エレベーターの前まで送ってくれる。


ちゃんと他のホストのお客と同じエレベーターにはならないように、2台のエレベーターは受付兼ウェイターの人に配慮されている。


『じゃぁ、りーちゃん、今日はありがとね。』


「うん。」


エレベーターが閉まる。


が、また扉が開き出す!



え?

な、なに?

『りーちゃん!やっぱ、下まで送ってく!』


は?

下まで送ってくのはちゃんと指名いれた人にしなよ…と少しだけホスト事情を知ってるアタシはそう思いつつも、黙っていたらキラが隣に立つ。

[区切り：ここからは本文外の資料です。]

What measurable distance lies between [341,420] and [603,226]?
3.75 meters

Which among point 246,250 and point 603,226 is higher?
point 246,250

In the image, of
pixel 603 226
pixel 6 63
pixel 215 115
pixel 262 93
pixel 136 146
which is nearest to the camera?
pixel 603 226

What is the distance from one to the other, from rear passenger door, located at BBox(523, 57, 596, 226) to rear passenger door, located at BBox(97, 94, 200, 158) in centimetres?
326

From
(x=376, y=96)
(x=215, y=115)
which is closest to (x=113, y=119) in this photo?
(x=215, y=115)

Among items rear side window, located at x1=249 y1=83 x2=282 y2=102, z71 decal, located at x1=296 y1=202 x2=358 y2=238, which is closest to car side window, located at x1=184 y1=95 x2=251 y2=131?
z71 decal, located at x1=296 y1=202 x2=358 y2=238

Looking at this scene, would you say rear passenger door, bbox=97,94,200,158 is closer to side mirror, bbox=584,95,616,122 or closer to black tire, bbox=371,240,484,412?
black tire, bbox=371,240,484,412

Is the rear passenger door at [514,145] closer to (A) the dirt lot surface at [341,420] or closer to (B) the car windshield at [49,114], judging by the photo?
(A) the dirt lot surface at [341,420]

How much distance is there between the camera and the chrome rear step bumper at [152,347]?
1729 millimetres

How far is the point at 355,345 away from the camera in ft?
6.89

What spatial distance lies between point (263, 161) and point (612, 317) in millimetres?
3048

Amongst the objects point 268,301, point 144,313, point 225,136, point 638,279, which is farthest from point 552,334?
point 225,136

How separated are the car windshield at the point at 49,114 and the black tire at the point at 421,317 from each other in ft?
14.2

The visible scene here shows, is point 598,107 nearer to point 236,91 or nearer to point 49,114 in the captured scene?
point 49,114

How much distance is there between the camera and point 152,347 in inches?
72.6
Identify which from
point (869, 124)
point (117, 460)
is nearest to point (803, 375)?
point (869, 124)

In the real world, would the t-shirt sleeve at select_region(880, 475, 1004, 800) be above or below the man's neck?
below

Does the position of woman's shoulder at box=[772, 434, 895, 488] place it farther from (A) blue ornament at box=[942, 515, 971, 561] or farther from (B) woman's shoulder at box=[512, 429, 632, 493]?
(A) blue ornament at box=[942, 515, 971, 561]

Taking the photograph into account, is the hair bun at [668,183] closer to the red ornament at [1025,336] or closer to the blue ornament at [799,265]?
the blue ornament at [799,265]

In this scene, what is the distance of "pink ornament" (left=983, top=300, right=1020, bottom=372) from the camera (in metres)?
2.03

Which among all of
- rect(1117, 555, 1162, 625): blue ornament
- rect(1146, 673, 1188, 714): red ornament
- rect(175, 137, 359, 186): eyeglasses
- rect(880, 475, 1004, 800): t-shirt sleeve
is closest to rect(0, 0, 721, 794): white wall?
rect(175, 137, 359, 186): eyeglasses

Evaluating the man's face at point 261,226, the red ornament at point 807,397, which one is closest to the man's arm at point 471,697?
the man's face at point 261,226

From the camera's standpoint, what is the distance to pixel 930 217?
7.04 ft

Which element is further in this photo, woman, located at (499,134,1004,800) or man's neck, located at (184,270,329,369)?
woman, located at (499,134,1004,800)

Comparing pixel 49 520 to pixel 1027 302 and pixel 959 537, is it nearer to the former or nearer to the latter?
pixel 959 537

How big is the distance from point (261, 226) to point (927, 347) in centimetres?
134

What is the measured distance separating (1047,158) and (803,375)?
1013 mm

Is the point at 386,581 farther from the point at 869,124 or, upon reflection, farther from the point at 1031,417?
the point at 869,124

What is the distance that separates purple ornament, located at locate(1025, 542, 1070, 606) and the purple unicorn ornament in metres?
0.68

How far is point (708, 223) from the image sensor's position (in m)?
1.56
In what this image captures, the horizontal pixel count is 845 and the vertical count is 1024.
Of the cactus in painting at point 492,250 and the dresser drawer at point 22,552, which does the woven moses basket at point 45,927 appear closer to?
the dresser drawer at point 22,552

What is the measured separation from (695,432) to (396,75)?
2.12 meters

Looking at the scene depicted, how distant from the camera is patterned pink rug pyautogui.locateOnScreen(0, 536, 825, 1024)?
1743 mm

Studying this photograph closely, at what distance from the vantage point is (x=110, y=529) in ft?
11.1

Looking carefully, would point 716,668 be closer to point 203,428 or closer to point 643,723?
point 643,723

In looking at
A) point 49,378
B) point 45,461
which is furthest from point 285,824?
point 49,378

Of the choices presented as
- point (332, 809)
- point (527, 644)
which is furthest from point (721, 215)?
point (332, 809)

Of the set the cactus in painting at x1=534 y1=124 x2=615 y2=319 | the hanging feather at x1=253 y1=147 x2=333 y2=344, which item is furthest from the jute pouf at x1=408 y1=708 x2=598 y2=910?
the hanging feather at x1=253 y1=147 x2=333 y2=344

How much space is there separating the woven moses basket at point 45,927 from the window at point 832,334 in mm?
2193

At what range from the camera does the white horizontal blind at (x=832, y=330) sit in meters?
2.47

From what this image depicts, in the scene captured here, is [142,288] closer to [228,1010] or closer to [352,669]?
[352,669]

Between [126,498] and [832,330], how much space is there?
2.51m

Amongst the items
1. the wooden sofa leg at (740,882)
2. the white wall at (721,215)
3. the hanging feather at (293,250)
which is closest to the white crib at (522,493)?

5階のclub MILKYから1階までは、間でどこも止まらなければ、わずか20秒くらいで着く。


その間、二人とも無言でアタシにはキラが何考えてるかわからなくて、その時間ですら長く感じた。

「じゃあね」

アタシがビルから立ち去ろうとすると、まだキラはアタシの後を付いてくる。

タバコでも買いに行くのかも知れないから、黙って先を歩く。

一条分歩いても、二条分歩いても…まだついてくる。

…………。

痺れを切らしたアタシは立ち止まり、振り向いてキラに訊ねた。

「キラ、なんかこっちに用事あるの?」

『え?ないよ』

「じゃ、なんで付いてくるの?」

『だって、俺、送るって言ったじゃん(笑)』

聞いてなかったの?
なんて付け足されて言われたが、そもそもこんなところまで送るって…。

普通、店のビル下までだよね…。



てか、アタシ初回だしさ…。

この人、本当に、マイペースだ。